Like many on-campus buildings, on one level, the STEM Innovation Center is just a home to programs, classes and study.
But it plays part of a much bigger vision, in the mind and vision of UWGB Chancellor Gary Miller.
“This is one of many initiatives,” Miller said, “and I guess I would start by saying that the University of Wisconsin-Green Bay now operates in about 16 counties from Sheboygan up to Marinette, and the suite of opportunities that we enjoy here in this part of the state are just enormous. And these are mainly opportunities for higher-education partnerships and with higher-education partnerships with business and government, and with other higher-education institutions.”
To that end, the STEM Innovation Center is no more important than UWGB’s partnerships and collaborations with Northeast Wisconsin Technical College (NWTC) and St. Norbert College, and no more vital than partnering with the rest of the University of Wisconsin system on timely study of freshwater, which affects every area of life in northeast Wisconsin.
Further, the STEM Innovation Center is no more intrinsic to UWGB’s future than the expansion of the school’s social science programs, working to prepare graduates who can and will attack the state’s often conjoined drug abuse and mental health issues.
But that new building is no less important, either. It all works together in Miller’s mind.
At UWGB, in Miller’s fifth year as chancellor, this is the time to make a statement about the university’s potential, its relevance and its position as a destination for students and faculty in Wisconsin.

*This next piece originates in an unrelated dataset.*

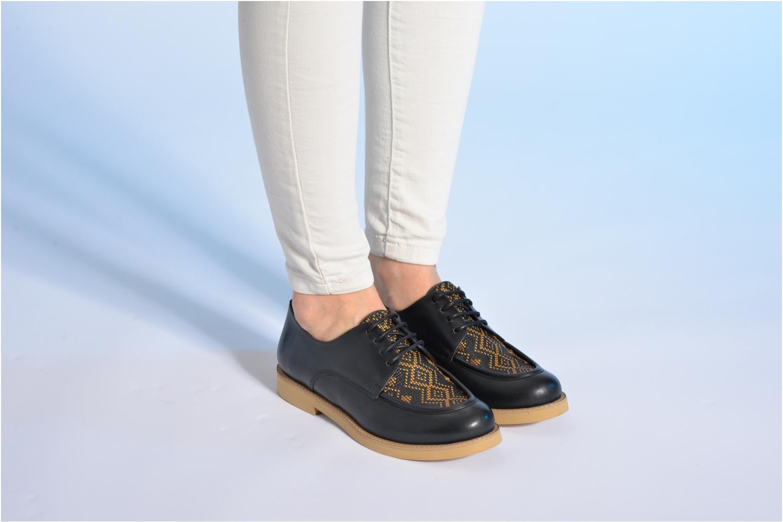Chaussures à lacets Made by SARENZA Cape Town #5 Noir vue bas / vue portée sac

“We have initiated a lot of partnerships to optimize and grow out our capacity and provide higher education access to everybody in this region and beyond,” Miller said. “I’ve been in this business 30 years, and I have actually never been at a university that had more opportunities at one time than this one.”
The STEM Innovation Center and the Resch School of Engineering will be in the spotlights for the next year or so.
Together, the facility and the engineering program have potential to draw hundreds of new students to campus and provide area employers with a highly trained crop of employees right out of college.
That’s a crucial partnership to maintain, and it was a great partnership to put on display when asking the UW Board of Regents for approval to add the engineering college, said Dr. John Katers, dean of science and technology.
“The business community has been incredibly supportive of this entire effort,” Katers said. “Without them, this would not be possible.
“When we went down to Madison and presented this, a lot of those folks were right there with us in the audience, and at the end of the day, the Board of Regents was basically like ‘This is how these types of proposals need to be presented, as a community effort and public-private partnership.’ They really liked that what we did is kind of a model for how other campuses across the state should be doing things,” Katers said.
In separate interviews, Katers and Miller agreed that the engineering program has potential to add several hundred new students to the Green Bay campus over the next half-decade or so.
“In the state of Wisconsin, during the time it took us to get mechanical engineering and the Resch School of Engineering approved, the number of mechanical engineering jobs available increased dramatically over a two-year period,” Miller said. “So not only is it hard to get to fill current engineering jobs, but they also seem to be actually increasing. There is certainly a demand for the end product. And we are pretty sure we have access to students to come here.”
“The evolution of this, obviously, is that we started with our engineering technology programs,” Katers said. “And so those started back in 2014, and at that point, that was kind of the path of least resistance, where you know the other universities didn’t have as much complaint about us starting those programs because they look different than their engineering programs. That really helped us because we ended up with 150 students in those three programs and that gave us some data that said we really do need engineering here in northeast Wisconsin.”
UW-Platteville has a strong engineering program and has a partnership with UW-Oshkosh in electrical engineering and mechanical engineering.
But Katers said Oshkosh hasn’t produced as many graduates as the region demands.
“If you looked at their program, I think they’re graduating 10 to 12 students a year, maybe, out of the Fox Valley area, but that’s not enough to meet the needs,” he said.
The STEM Innovation Center is scheduled to be ready for classes on Sept. 4, with a projected mid-August “substantial completion,” Katers said.
Groundbreaking for the facility was last Sept. 17.
“Now we’re into the aspects of ordering furniture for the building and then for the engineering program,” Katers said, “and we’ve got about a million and a half dollars worth of equipment that we need to order to start getting ready to set the labs up for fall semester.”
Miller, meanwhile, has his mind on the various areas of growth that could increase UWGB’s regional and national stature, and move it into more frequent consideration as a destination university for students, regardless of their field of study.
Miller said UWGB’s total student population – for its Green Bay, Manitowoc, Marinette and Sheboygan campuses – is around 8,000.
A university in a market of this size should have 10,000-12,000 students, he said, over the next five to eight years.
To build that student growth, UWGB will need more than an engineering college, Miller said.
A four-year nursing program will also boost enrollment and serve the area’s health care organizations.
Neither of those programs have had a chance to take off yet.
“And, I don’t want to talk about them now, but I think we know the areas we’re underperforming in,” he said. “Some of them are more low-hanging fruit than others. We have plans to invest in those areas. So, this is not something we’re guessing at. We actually believe we have the numbers (to reach enrollment goals).”
“There’s absolutely no reason that we shouldn’t become a destination site and known for all of our programs,” Miller said. “We have some very strong humanities programs, too, and they’re growing. But this is a very solid institution with great faculty and we have a strong mission.”